Absolutely, so the big thing that happens with EMFs, so, normally we get EMFs everywhere. Let’s say from the sun from lights, but they’re scattered all over and they cancel each other out. So, there are infinite directions and they cancel each other out. But when it’s from a man-made source, they’re polarized. So, they’re one direction. So, other ones will basically, they become very additive but the problem is in their impulses. So, the EPA looks at the average level, right, which is low, but they’re get these massive pulses and it’s also AC current.
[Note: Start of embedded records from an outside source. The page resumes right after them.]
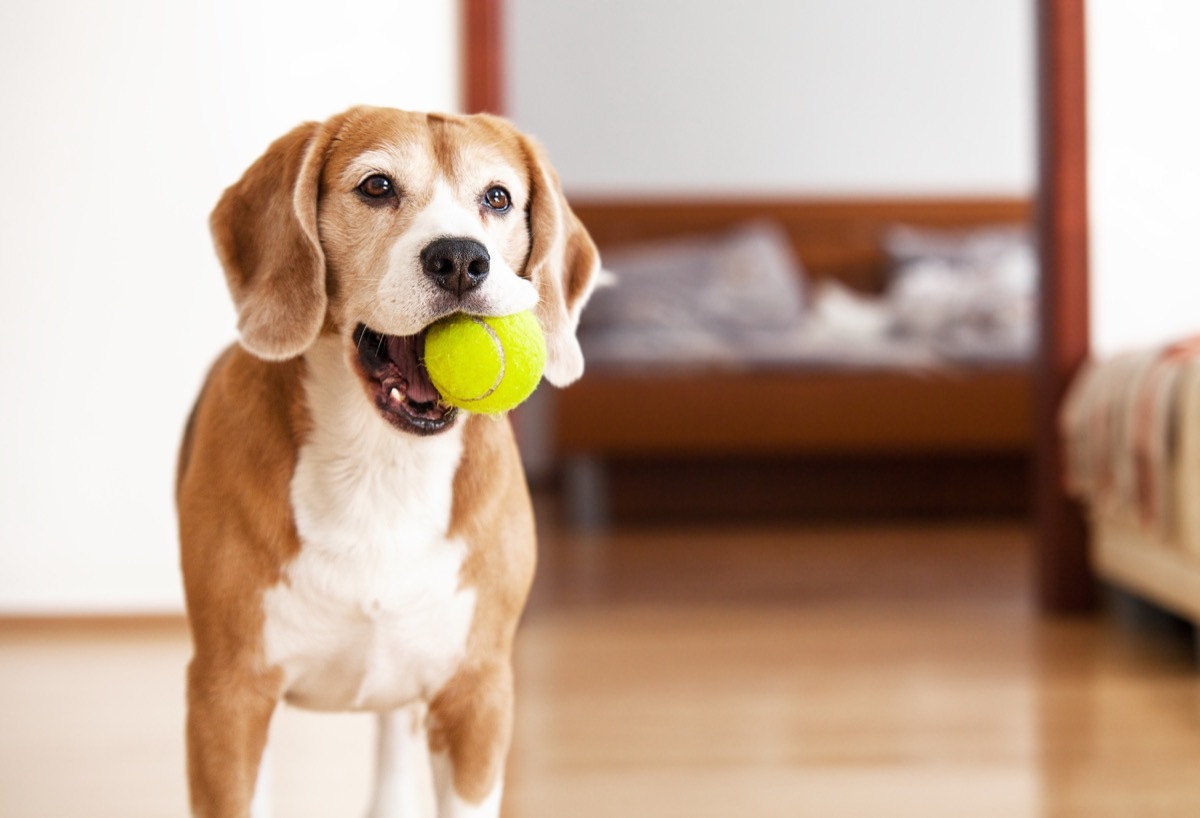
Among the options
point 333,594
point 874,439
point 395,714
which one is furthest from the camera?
point 874,439

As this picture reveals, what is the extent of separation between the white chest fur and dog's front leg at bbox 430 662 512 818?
0.03 m

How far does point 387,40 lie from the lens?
2.99m

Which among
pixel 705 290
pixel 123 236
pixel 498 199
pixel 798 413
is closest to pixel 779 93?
pixel 705 290

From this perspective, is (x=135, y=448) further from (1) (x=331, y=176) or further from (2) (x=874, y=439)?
(2) (x=874, y=439)

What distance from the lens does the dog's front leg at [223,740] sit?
4.08ft

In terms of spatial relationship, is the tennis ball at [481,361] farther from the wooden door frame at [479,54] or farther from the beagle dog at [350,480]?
the wooden door frame at [479,54]

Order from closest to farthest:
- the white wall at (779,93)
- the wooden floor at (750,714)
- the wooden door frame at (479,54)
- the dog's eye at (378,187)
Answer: the dog's eye at (378,187)
the wooden floor at (750,714)
the wooden door frame at (479,54)
the white wall at (779,93)

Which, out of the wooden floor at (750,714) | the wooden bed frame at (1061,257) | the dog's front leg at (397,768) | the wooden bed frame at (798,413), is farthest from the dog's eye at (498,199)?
the wooden bed frame at (798,413)

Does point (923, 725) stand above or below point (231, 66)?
below

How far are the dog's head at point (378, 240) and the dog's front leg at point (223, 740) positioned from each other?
1.01 feet

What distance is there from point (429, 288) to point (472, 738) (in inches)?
18.5

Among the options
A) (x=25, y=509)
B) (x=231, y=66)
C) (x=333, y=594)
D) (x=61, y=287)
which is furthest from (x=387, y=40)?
(x=333, y=594)

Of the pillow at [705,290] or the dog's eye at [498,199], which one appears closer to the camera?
the dog's eye at [498,199]

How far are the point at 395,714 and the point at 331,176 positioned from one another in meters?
0.74
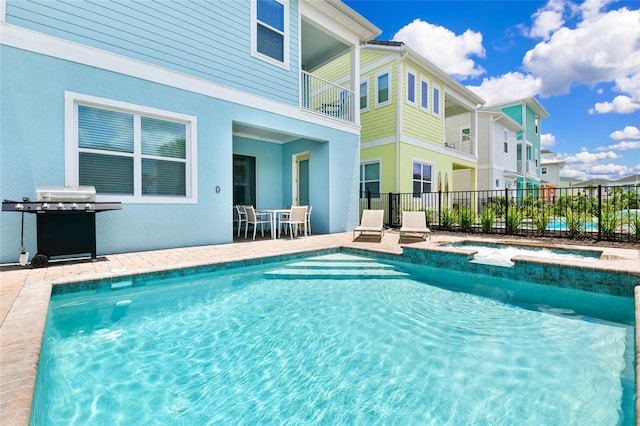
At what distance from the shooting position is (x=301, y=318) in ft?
12.1

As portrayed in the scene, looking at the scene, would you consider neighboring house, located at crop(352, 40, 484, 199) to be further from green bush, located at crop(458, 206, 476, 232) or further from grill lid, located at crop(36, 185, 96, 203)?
grill lid, located at crop(36, 185, 96, 203)

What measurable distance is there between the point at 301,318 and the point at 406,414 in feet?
6.02

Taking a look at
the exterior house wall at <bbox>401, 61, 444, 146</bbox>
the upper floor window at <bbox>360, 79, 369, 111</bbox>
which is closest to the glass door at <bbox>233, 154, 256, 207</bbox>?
the upper floor window at <bbox>360, 79, 369, 111</bbox>

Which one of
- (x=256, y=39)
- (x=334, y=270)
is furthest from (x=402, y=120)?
(x=334, y=270)

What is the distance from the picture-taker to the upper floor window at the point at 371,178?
42.4 ft

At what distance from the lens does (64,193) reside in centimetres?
484

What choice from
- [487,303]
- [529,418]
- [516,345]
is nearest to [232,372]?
[529,418]

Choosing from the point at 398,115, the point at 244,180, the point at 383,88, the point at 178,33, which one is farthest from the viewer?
the point at 383,88

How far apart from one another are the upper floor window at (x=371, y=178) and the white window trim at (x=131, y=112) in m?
7.99

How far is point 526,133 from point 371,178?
16.8m

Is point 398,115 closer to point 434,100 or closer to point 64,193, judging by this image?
point 434,100

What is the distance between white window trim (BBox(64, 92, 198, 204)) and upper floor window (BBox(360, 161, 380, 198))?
799 centimetres

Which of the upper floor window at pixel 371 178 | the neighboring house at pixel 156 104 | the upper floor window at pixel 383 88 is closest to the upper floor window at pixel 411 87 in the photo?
the upper floor window at pixel 383 88

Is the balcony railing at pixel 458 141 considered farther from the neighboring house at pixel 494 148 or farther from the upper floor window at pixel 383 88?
the upper floor window at pixel 383 88
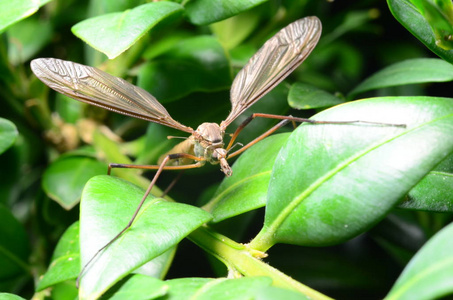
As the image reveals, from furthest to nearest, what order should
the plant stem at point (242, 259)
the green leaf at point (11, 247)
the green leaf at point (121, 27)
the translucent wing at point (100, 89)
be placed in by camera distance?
the green leaf at point (11, 247)
the translucent wing at point (100, 89)
the green leaf at point (121, 27)
the plant stem at point (242, 259)

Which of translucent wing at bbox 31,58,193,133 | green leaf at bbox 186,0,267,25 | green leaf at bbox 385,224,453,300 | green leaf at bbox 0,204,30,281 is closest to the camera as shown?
green leaf at bbox 385,224,453,300

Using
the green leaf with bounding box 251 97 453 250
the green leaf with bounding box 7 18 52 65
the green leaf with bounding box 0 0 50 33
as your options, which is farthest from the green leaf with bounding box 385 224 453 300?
the green leaf with bounding box 7 18 52 65

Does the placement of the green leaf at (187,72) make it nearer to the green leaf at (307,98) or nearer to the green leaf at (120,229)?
the green leaf at (307,98)

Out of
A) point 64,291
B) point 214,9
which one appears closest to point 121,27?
point 214,9

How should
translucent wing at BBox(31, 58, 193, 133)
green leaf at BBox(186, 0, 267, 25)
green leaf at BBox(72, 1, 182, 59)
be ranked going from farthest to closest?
1. translucent wing at BBox(31, 58, 193, 133)
2. green leaf at BBox(186, 0, 267, 25)
3. green leaf at BBox(72, 1, 182, 59)

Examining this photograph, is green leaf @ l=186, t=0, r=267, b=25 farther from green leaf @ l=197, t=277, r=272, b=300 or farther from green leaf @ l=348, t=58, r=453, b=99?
green leaf @ l=197, t=277, r=272, b=300

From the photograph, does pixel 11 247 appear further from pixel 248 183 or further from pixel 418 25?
pixel 418 25

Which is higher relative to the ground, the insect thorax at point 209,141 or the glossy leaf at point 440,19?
the glossy leaf at point 440,19

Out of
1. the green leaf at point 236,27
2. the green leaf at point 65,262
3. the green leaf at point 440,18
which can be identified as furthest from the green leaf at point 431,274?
the green leaf at point 236,27
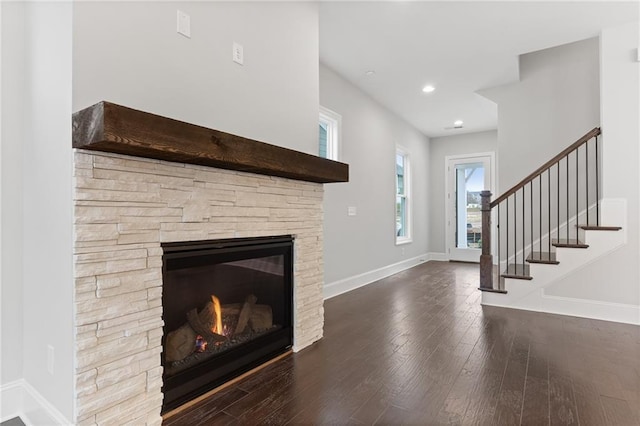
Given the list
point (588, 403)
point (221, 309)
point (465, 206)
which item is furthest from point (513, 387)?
point (465, 206)

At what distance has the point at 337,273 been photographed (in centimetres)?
446

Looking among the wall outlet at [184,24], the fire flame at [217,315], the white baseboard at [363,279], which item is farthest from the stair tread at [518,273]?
the wall outlet at [184,24]

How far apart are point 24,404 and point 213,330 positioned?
96cm

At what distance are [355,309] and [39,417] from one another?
2.70 m

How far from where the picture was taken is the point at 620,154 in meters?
3.39

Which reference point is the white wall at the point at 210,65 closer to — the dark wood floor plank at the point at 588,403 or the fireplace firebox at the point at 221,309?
the fireplace firebox at the point at 221,309

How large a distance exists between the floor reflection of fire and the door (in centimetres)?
621

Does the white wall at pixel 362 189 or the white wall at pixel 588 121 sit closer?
the white wall at pixel 588 121

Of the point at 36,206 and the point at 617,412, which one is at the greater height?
the point at 36,206

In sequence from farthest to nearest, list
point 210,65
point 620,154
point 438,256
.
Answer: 1. point 438,256
2. point 620,154
3. point 210,65

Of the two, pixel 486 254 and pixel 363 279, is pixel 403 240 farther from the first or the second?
pixel 486 254

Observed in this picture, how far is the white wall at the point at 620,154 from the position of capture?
3332 millimetres

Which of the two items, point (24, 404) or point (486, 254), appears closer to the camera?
point (24, 404)

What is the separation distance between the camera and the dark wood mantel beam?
1309 mm
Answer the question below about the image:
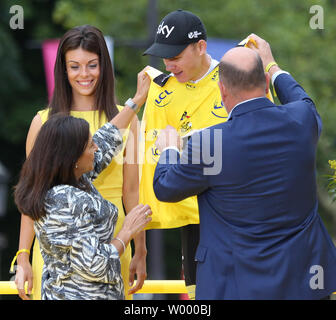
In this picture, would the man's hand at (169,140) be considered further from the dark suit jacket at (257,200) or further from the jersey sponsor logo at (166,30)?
the jersey sponsor logo at (166,30)

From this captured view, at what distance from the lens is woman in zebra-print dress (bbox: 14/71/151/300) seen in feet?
10.6

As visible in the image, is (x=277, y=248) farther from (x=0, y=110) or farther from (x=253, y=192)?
(x=0, y=110)

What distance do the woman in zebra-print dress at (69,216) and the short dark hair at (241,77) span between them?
0.67m

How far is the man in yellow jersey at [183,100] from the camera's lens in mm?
3879

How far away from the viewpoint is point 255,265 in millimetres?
3152

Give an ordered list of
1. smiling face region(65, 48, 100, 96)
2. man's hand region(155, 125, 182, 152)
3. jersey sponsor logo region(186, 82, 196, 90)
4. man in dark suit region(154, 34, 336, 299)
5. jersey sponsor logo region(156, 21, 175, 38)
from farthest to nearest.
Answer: smiling face region(65, 48, 100, 96) < jersey sponsor logo region(186, 82, 196, 90) < jersey sponsor logo region(156, 21, 175, 38) < man's hand region(155, 125, 182, 152) < man in dark suit region(154, 34, 336, 299)

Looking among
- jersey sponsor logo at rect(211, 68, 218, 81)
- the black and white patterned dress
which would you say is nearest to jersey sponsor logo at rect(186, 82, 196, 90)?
jersey sponsor logo at rect(211, 68, 218, 81)

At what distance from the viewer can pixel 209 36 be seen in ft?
48.8

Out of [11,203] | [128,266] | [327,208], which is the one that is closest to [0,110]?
[11,203]

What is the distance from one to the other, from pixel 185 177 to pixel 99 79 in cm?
121

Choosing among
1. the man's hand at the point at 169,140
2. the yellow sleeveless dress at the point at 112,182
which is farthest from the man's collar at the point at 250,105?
the yellow sleeveless dress at the point at 112,182

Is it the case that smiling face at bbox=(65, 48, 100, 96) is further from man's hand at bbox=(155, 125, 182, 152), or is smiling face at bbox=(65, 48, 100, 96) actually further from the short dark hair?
the short dark hair

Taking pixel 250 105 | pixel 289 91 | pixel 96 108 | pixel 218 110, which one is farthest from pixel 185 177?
pixel 96 108

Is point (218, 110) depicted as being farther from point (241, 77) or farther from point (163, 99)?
point (241, 77)
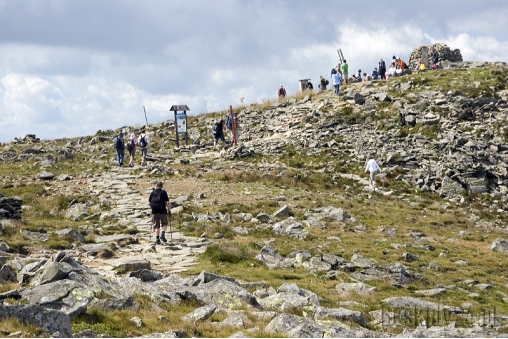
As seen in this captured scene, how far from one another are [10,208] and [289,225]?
11051 millimetres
So, it’s causing this back and forth of your charge cells. And what they do is they stimulate the particular type of calcium voltage gated channels and that just dumps the calcium in and forms all these peroxynitrite, IL-6 and it just goes down the cascade of inflammation. Now, BPC will normalize those calcium channels and make them resistant to EMF activation. And then in genetics with Bob Miller, I got him to find some genes that are associated with people who are prone to calcium gated channel activation by EMFs. So, we can see that now.
Eric Gordon, M.D.
Yeah, no, that’s exciting to you ’cause, again, all it takes is a little mycotoxin exposure in a sensitive person plus an EMF exposure ’cause these are additive. Once the system becomes sensitive, overly sensitive, overly reactive, each insult is multiplicative sometimes. When we’re not in that reactive state, we tolerate a tremendous amount and that’s why we have so much pollution, environmental at all levels, is because still, thank God, most of us can tolerate this onslaught. Unfortunately, in the–
Kent Holtorf, M.D.
We didn’t see. Everyone’s sick. I go to a party, I have to carry labs slips in my pocket. It’s where it goes up. It’s either they’re totally sick or their daughter and they’re like, “I’m feeling horrible.”
Eric Gordon, M.D.
Yeah, well, actually the daughter. That’s what we’re seeing. How many times is you’re talking to people and it’s their kids that are now not functioning and they’re young and this is the next… Yeah, but unfortunately, I think it’s gonna be a little bit like the climate. As we lose our coastal cities, we’ll begin to go, “Oh, maybe there was an issue.”
Kent Holtorf, M.D.
That’d be good. We’ll have waterfront property here then.
Eric Gordon, M.D.
Anyway, we gotta wrap up. This has been fun. Dr. Holtorf, it’s a pleasure to talk to you and I hope we’ve illuminated just the amazing usefulness of peptides.
Kent Holtorf, M.D.
Hey, man. It’s always great to talk to you. So, listeners, I don’t know. We’ve talked for like an hour about everything.
Eric Gordon, M.D.
And we can go on, but hopefully we have enough in here that everybody is gonna learn something from, okay.
Kent Holtorf, M.D.
Hey, awesome. I think you’re doing a great service doing this mold conference and I’m looking forward to it.
Eric Gordon, M.D.
Well, thank you. A pleasure having you.